The higher we climbed in the park, the temperature dropped considerably, and so at a small restaurant, Ms. Chávez ordered bowls of hot and sweet agua panela (sugar cane juice) for us, and curded cheese which she immersed in her own. She talked with me about kidnappings in the region, including that of her uncle, whose captors took him hostage for his motorcycle which they eventually returned to him, she said.
By early evening, I stood on the wraparound balcony at the sprawling and rustic Akawanka Lodge, which affords an indulgent view of the lush hills surrounding San Agustín. A formerly abandoned livestock pasture, the hacienda abode is today like a modern-day Garden of Eden, with sculptured hedges enclosing beds of impatiens, a hillside lawn, and bougainvillea and hibiscus draped everywhere. My whitewashed room was painstakingly decorated with indigenous art, as was each room, with a distinct flourish.
Carolina Guilleztegui Ibeth, the Akawanka owner’s daughter in-law, later guided me around the hotel and its open-aired passageways enshrined with mosaics made by Eliza, her mother-in-law. Her family had sought out local artisans to contribute wood work and murals to the décor. Each room, she told me, is named for native flora and fauna.

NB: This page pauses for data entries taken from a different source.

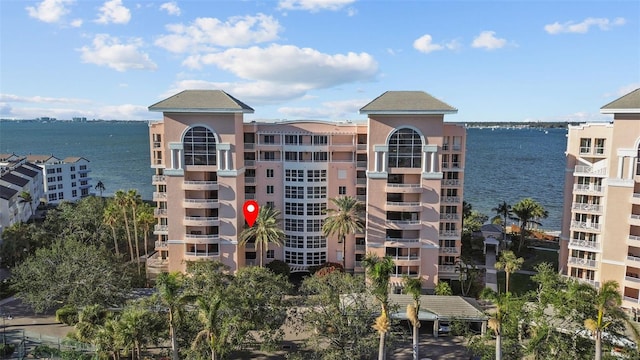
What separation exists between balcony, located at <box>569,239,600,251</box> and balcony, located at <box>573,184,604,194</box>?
18.1ft

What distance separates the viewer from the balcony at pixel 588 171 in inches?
1770

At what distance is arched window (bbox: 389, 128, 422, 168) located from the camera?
160 ft

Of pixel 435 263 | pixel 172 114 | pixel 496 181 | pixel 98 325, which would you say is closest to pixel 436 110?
pixel 435 263

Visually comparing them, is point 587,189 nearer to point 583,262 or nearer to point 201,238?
point 583,262

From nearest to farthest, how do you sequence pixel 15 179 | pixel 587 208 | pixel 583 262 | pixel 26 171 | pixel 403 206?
pixel 587 208 < pixel 583 262 < pixel 403 206 < pixel 15 179 < pixel 26 171

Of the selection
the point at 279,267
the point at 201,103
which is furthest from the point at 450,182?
the point at 201,103

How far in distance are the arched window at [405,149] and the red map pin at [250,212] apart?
17.7m

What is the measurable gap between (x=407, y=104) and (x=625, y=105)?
2154 centimetres

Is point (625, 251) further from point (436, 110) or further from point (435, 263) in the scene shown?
point (436, 110)

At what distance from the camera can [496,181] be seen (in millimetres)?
142625

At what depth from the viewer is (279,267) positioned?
5291 centimetres

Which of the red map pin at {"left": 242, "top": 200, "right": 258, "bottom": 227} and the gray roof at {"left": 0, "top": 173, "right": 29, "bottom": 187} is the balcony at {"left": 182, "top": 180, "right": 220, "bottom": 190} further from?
Answer: the gray roof at {"left": 0, "top": 173, "right": 29, "bottom": 187}

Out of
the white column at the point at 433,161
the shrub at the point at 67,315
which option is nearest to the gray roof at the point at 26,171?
the shrub at the point at 67,315

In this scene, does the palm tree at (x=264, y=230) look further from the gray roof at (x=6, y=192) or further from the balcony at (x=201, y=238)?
the gray roof at (x=6, y=192)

Mine was called Zariqüeya, or opossum, exemplified by a painting of one and her babies dangling from a tree branch.
This same creative spirit was on display later as Ms. Chávez and our guide, Alirio Semanate, led me among the mysterious stone sculptures at San Agustín’s Parque Arqueológico, which was named a Unesco World Heritage Site in 1995. According to historians, two indigenous tribes settled in the Magdalena and Cauca river valleys some 5,000 years ago. They mysteriously vanished, but left behind hundreds of solemn anthropomorphic sculptures, most of them tombstones. Walking among the figures at the park, some with fierce expressions, others conveying delight, Mr. Semanate carried a notebook to sketch galactic movements that seem to have guided the ancient stonemasons’ understanding of how to position their works in supplication for fertility, or to protect one in the afterlife.
We saw more later on, after riding horseback from San Agustín through the muddy hills to La Chaquira, where three figures carved into stone face the sun at different times of the year, likely reflecting solstice or equinox rituals. But the view there was just as mesmerizing as the figures, which look out onto a misty, magnificent gorge spliced by the Magdalena River.
Along the four-hour drive north from San Agustín and halfway to Bogotá, the soaring Andes gradually flatten, and the contours morphed as we arrived at the Desierto de la Tatacoa, a disorienting badland of prickly pear cactuses and wild goats, trenches, crags and bluffs. It was late afternoon and still hot as we navigated gullies and, at one point, watched amusedly as a flock of goats galloped along a ridge.
As darkness fell, we headed to an observatory adjacent to Tatacoa’s entrance. Through a powerful telescope there, I looked up at a moon you could practically reach out and touch, and at the stars that remained constants across civilizations, colonization, war and violence, and now hung still in an eternal, pacific sky.
Elizabeth Zach is a journalism fellow with the Marguerite Casey Foundation.